Copy word for word the lines of the material below, starting at the line that contains "What order should" and ending at the last line of the material, both ends included.
>> begin
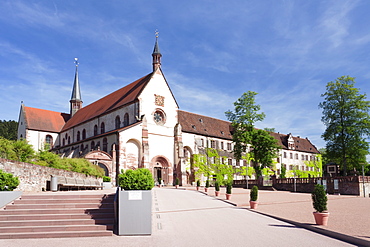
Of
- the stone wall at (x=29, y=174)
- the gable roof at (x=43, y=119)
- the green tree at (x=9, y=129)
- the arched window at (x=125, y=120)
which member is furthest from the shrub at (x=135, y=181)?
the green tree at (x=9, y=129)

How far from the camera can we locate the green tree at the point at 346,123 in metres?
43.3

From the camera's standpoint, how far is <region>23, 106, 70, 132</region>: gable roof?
63.7 meters

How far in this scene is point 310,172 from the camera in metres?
79.9

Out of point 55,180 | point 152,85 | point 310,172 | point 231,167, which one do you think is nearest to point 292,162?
point 310,172

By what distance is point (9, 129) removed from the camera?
91.9 meters

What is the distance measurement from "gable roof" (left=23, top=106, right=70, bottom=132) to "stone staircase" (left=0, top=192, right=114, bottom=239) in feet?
177

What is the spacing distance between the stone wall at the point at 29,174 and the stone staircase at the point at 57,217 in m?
4.53

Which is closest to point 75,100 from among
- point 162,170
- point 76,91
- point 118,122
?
point 76,91

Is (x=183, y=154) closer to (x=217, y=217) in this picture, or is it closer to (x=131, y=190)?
(x=217, y=217)

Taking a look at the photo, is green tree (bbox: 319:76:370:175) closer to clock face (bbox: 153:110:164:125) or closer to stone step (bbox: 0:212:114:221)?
clock face (bbox: 153:110:164:125)

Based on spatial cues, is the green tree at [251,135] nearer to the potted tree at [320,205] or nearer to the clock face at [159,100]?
the clock face at [159,100]

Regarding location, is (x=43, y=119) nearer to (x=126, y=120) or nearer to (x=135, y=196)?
(x=126, y=120)

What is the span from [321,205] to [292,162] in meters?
66.7

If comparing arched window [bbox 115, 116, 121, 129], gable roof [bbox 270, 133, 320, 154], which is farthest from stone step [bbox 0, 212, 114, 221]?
gable roof [bbox 270, 133, 320, 154]
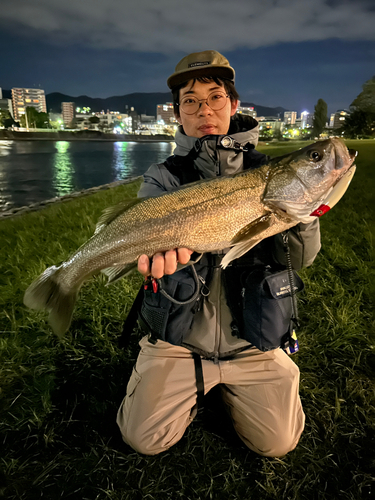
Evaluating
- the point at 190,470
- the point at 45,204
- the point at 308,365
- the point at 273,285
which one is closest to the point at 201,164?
the point at 273,285

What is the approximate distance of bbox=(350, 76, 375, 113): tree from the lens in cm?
4126

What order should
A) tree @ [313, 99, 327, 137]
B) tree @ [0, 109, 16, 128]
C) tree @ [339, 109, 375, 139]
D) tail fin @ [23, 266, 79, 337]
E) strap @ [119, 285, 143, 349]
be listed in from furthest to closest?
tree @ [0, 109, 16, 128], tree @ [313, 99, 327, 137], tree @ [339, 109, 375, 139], strap @ [119, 285, 143, 349], tail fin @ [23, 266, 79, 337]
>> end
* SOLUTION BELOW:
What order should
A) tree @ [313, 99, 327, 137]
B) tree @ [0, 109, 16, 128]
C) tree @ [339, 109, 375, 139]
D) tail fin @ [23, 266, 79, 337]
E) strap @ [119, 285, 143, 349]
be listed in from furthest to closest?
tree @ [0, 109, 16, 128], tree @ [313, 99, 327, 137], tree @ [339, 109, 375, 139], strap @ [119, 285, 143, 349], tail fin @ [23, 266, 79, 337]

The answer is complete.